* Task statement
Rewrite every row below with "farthest" swapped for "most distant" and nothing else changed, leaving out the pictures.

* Material shown

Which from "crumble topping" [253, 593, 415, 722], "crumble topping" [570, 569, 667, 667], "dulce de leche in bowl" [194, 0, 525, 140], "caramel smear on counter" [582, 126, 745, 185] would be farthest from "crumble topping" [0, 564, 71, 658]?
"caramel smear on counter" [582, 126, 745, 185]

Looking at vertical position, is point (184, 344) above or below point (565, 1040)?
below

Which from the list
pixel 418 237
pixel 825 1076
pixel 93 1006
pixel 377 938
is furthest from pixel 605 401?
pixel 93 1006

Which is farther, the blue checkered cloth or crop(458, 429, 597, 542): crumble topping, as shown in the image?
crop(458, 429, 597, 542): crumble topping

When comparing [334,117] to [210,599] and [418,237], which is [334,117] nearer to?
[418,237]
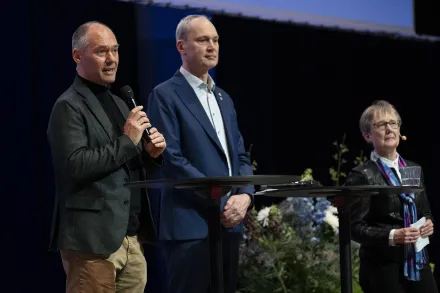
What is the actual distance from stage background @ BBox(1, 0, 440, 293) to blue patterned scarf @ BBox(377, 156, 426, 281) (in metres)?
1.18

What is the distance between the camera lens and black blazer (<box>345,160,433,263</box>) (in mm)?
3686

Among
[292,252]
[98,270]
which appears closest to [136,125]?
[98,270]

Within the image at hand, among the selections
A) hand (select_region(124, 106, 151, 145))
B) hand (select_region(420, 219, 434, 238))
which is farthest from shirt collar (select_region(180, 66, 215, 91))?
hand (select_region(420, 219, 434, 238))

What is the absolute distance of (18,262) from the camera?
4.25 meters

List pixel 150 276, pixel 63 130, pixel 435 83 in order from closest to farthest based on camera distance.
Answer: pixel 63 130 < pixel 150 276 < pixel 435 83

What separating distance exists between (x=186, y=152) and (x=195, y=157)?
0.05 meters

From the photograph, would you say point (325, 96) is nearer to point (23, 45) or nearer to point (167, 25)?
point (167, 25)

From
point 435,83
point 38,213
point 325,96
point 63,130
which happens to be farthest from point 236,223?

* Exercise response
Which from "crumble topping" [253, 593, 415, 722], "crumble topping" [570, 569, 667, 667], "dulce de leche in bowl" [194, 0, 525, 140], "caramel smear on counter" [582, 126, 745, 185] would be most distant from "crumble topping" [0, 564, 71, 658]?
"caramel smear on counter" [582, 126, 745, 185]

Looking at vertical position, is point (184, 344) above or below point (565, 1040)?
below

Which from the list
pixel 418 237
pixel 825 1076
pixel 93 1006
pixel 377 938
is furthest from pixel 605 401?
pixel 93 1006

Which is farther, the blue checkered cloth or crop(458, 429, 597, 542): crumble topping, as shown in the image?
crop(458, 429, 597, 542): crumble topping

When comparing [334,117] to [210,599] and [418,237], which is [334,117] nearer to?
[418,237]
What is the actual distance from stage background @ BBox(1, 0, 440, 293) to blue patterned scarf @ BBox(377, 156, 426, 281) (in metres)?
1.18

What is the distance between the camera lens and black blazer (<box>345,160,433,263</box>) (in mm)?
3686

Among
[292,252]
[98,270]
which appears closest to [136,125]?
[98,270]

Within the image at hand, among the selections
A) hand (select_region(124, 106, 151, 145))
B) hand (select_region(420, 219, 434, 238))
which is most distant from shirt collar (select_region(180, 66, 215, 91))?
hand (select_region(420, 219, 434, 238))

What is the absolute distance of (18,262) from the camera?
4.25 meters

List pixel 150 276, pixel 63 130, pixel 435 83 in order from closest to most distant based on camera distance.
Answer: pixel 63 130 < pixel 150 276 < pixel 435 83

What separating distance exists between (x=186, y=152) and (x=195, y=157)?
0.05 meters

From the photograph, would you say point (325, 96) is nearer to point (23, 45) or nearer to point (167, 25)?
point (167, 25)

From
point 435,83
point 38,213
point 325,96
point 63,130
which happens to be most distant from point 236,223?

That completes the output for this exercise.